Я меньше всего говорил о внутреннем истолковании режиссером пьес и их образов в пору Общества, о таком воздействии Станиславского на отдельные исполнения ставимых им спектаклей. Эта сторона не была сильною в его работе, не отличалась такою глубиною, яркостью и новизною. В Художественном театре эта сторона ляжет главным образом на другие плечи. Ее, если не юридически по конституции театра, то фактически возьмет на себя другой дуумвир, Вл. И. Немирович-Данченко. Это — его драгоценный вклад в формирующийся театр — вклад, без которого уверенно можно сказать, этот театр не стал бы Художественным театром. Но все мое предшествующее изложение должно показать, каков был вклад Станиславского, какого размера и характера сила и какой энтузиазм притягивались к осуществлению мечты о новом театре.

Я уже несколько раз говорил, — она, эта мечта, жила и в Станиславском. Но еще ярче, определеннее и настойчивее жила в Немировиче-Данченко. Он отчетливее сознавал, что наступило время ее осуществить, и что уже есть для того реальная возможность. Он угадал минуту. И он угадал Станиславского. Ему принадлежит инициатива и привлечение Станиславского к созданию Художественного театра.

На нем и должен я теперь остановиться.

III

Станиславский — человек единого устремления. К театру. Театр — центр всего его существа и всего его существования. Театрально кристаллизовалась вся его богатая природа. Всегда о театре — все его мечты, думы, заботы и волнения души.

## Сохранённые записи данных
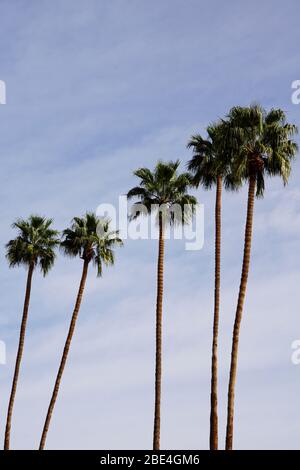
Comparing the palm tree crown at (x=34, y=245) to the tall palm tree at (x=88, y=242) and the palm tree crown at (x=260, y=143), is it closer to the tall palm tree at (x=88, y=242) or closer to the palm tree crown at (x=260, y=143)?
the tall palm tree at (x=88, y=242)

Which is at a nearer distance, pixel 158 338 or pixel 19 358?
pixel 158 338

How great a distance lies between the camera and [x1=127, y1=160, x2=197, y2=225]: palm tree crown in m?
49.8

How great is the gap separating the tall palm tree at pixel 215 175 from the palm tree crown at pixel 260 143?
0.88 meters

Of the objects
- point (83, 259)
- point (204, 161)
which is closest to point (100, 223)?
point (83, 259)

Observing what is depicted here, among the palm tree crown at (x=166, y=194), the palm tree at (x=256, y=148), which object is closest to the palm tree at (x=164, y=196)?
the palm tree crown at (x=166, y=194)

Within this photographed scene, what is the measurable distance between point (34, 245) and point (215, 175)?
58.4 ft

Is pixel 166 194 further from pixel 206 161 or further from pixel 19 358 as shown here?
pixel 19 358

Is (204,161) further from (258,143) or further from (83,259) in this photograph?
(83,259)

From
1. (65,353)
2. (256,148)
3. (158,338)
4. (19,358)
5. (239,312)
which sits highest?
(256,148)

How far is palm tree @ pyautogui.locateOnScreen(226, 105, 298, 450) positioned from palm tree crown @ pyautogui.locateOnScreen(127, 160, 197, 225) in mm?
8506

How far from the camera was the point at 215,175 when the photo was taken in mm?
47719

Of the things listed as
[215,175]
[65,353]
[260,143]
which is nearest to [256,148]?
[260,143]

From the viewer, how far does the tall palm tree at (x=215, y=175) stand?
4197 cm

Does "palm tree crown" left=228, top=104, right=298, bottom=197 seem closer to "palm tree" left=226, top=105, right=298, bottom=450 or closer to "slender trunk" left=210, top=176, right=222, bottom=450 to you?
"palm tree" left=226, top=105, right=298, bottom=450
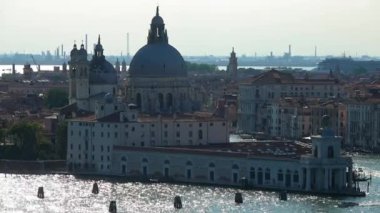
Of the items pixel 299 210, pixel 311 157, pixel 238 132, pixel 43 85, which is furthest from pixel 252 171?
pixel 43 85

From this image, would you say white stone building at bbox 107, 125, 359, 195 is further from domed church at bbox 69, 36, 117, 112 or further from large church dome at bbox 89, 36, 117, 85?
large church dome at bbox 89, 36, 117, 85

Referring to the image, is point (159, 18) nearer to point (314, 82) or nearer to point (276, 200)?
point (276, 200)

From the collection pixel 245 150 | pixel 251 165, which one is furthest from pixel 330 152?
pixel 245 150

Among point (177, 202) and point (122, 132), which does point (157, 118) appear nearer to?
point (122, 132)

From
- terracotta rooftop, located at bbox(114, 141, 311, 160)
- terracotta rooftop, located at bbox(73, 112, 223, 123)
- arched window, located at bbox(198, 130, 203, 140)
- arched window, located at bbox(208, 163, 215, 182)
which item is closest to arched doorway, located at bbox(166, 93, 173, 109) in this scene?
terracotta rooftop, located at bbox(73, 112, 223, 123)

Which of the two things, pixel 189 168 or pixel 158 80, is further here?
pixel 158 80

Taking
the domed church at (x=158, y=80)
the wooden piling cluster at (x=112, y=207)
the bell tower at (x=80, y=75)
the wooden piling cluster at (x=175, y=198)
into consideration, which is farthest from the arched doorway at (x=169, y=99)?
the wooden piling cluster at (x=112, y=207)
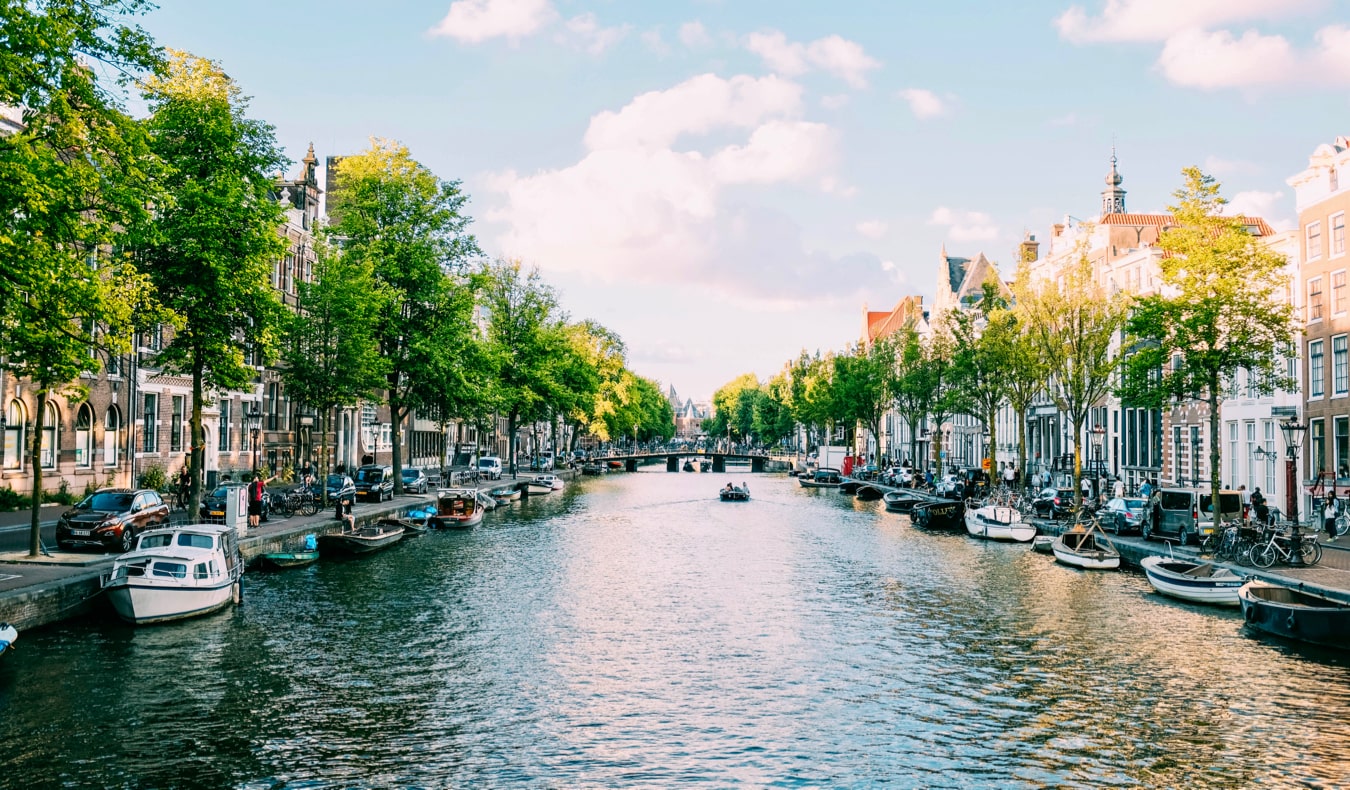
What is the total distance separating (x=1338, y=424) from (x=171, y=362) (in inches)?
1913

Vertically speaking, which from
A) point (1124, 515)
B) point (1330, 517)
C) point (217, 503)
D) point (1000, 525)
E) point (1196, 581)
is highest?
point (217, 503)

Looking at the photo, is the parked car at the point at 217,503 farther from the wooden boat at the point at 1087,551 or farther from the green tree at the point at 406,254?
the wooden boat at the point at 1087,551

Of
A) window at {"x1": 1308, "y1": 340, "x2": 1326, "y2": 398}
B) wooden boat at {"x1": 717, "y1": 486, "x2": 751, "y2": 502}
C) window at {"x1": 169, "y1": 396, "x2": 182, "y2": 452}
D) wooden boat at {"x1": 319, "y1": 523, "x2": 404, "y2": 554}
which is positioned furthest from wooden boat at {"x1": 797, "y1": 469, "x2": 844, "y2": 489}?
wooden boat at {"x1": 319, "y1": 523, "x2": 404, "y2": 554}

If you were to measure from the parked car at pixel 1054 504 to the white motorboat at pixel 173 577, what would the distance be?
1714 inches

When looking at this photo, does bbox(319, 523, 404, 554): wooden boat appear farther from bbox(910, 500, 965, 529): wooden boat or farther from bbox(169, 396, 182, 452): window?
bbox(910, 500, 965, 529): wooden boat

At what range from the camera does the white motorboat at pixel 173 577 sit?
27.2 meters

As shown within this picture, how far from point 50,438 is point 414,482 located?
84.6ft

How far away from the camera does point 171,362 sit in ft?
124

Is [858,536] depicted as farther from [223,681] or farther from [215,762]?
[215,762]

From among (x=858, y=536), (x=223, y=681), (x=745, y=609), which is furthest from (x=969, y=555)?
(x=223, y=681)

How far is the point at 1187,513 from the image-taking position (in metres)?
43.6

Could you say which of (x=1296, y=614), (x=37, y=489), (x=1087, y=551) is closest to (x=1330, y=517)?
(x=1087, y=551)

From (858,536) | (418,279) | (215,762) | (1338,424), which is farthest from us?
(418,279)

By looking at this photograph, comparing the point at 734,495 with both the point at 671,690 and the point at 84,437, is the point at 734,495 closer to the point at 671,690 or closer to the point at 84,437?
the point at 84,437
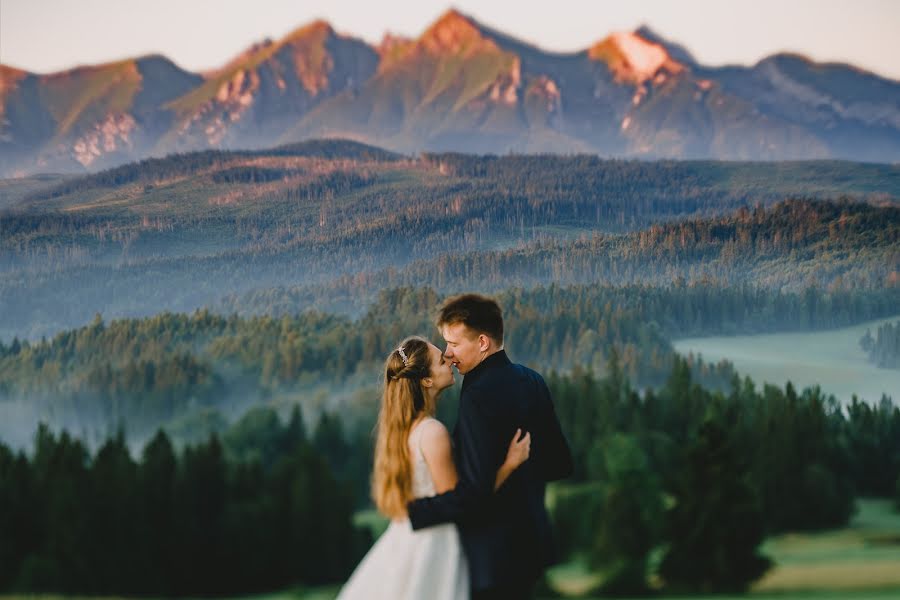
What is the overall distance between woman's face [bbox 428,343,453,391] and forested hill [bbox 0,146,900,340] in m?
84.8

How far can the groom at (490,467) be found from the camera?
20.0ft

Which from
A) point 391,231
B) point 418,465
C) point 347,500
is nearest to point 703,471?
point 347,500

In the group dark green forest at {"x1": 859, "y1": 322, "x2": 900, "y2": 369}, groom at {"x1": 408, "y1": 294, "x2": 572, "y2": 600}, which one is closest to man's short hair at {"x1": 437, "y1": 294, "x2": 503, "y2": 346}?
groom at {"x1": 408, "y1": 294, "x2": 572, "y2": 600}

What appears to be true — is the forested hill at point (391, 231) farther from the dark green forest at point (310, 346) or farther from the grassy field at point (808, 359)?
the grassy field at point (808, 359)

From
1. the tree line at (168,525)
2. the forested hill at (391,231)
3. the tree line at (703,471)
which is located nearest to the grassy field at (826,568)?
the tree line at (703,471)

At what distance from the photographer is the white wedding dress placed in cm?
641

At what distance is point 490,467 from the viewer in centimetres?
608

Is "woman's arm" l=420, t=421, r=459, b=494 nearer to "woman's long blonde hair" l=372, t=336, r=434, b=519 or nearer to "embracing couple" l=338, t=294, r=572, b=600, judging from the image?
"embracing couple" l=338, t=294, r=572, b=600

---

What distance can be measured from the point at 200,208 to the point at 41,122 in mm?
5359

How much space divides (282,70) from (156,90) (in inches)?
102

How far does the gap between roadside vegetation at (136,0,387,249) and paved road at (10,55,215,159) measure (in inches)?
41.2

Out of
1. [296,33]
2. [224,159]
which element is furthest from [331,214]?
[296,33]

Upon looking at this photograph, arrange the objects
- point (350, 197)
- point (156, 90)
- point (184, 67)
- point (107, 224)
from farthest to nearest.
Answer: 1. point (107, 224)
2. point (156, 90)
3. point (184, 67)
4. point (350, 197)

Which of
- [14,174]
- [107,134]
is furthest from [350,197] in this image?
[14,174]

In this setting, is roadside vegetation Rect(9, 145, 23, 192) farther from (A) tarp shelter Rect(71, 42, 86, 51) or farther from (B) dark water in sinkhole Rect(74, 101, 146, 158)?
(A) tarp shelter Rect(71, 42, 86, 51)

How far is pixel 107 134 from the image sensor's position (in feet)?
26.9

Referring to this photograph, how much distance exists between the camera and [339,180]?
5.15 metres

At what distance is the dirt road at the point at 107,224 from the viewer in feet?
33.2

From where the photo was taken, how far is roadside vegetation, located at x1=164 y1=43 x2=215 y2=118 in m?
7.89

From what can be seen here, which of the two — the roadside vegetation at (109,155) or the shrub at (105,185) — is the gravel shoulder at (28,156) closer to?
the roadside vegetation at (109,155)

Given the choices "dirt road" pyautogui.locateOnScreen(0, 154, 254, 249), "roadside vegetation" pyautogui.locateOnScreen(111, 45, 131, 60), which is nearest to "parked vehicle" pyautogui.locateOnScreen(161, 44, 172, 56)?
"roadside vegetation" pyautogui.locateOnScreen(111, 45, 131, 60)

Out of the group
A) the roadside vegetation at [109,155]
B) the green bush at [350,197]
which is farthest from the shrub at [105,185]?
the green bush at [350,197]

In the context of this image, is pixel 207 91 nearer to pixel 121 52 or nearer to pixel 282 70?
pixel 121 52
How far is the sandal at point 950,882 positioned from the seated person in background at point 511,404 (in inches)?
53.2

---

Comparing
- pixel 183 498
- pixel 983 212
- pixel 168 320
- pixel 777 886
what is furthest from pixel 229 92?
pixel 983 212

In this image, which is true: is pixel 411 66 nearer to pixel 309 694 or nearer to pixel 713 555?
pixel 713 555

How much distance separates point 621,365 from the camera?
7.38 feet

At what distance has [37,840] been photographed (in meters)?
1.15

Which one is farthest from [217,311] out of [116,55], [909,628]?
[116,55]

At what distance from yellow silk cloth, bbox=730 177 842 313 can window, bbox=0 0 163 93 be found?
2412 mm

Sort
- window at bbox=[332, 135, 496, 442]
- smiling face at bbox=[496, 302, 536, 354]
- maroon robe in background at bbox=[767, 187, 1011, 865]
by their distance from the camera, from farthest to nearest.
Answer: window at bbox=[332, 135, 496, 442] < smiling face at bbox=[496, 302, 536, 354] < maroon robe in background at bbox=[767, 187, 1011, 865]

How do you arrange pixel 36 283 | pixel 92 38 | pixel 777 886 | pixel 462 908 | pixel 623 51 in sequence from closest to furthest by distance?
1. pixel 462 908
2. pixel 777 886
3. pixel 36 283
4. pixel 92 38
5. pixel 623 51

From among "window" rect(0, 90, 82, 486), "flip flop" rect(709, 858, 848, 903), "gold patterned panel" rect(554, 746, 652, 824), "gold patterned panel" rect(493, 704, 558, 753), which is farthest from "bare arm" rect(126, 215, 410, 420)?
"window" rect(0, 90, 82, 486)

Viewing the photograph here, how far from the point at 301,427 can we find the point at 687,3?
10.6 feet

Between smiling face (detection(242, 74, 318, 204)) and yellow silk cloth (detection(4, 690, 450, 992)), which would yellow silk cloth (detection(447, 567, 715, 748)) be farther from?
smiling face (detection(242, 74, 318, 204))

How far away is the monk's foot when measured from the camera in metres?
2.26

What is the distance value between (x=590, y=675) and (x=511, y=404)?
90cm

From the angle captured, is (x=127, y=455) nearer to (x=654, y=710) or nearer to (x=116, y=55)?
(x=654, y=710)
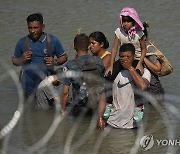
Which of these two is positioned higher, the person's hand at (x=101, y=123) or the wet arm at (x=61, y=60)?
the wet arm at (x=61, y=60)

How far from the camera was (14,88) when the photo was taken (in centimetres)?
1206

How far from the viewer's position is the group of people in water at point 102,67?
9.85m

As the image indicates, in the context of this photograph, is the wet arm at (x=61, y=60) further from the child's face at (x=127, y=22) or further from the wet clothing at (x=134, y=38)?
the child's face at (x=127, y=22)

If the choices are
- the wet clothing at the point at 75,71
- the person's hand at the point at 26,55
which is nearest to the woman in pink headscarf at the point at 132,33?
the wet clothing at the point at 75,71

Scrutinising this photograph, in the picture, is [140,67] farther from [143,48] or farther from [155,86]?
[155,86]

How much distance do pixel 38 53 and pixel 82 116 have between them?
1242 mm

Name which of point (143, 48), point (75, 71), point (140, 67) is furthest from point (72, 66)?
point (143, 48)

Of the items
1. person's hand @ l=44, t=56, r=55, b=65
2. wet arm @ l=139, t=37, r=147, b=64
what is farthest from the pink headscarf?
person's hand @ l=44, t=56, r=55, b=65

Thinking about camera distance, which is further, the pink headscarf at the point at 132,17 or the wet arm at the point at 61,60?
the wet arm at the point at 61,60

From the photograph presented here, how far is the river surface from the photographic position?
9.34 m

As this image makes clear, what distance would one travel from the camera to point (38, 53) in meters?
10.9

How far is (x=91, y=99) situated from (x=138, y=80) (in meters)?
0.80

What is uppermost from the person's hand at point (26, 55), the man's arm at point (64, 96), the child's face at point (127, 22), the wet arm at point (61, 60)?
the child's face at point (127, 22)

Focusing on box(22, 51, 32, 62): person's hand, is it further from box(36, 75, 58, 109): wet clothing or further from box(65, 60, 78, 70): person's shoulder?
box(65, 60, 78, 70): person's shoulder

## ЧТО СДЕЛАТЬ
- A) Ответьте на вопросы по фрагменту о Станиславском:
(i) Кто, согласно фрагменту, фактически возьмет на себя внутреннее истолкование пьес в Художественном театре?
(ii) Каким человеком назван Станиславский в начале раздела III?
(iii) Что названо центром всего существа и всего существования Станиславского?
- B) Воспроизведите дословно отрывок из фрагмента о Станиславском, начиная со слов «Я уже несколько» и заканчивая словами «я теперь остановиться.».

## ОТВЕТЫ ПО НОМЕРАМ
- A)
(i) Вл. И. Немирович-Данченко.
(ii) Человеком единого устремления.
(iii) Театр.

- B)
Я уже несколько раз говорил, — она, эта мечта, жила и в Станиславском. Но еще ярче, определеннее и настойчивее жила в Немировиче-Данченко. Он отчетливее сознавал, что наступило время ее осуществить, и что уже есть для того реальная возможность. Он угадал минуту. И он угадал Станиславского. Ему принадлежит инициатива и привлечение Станиславского к созданию Художественного театра.

На нем и должен я теперь остановиться.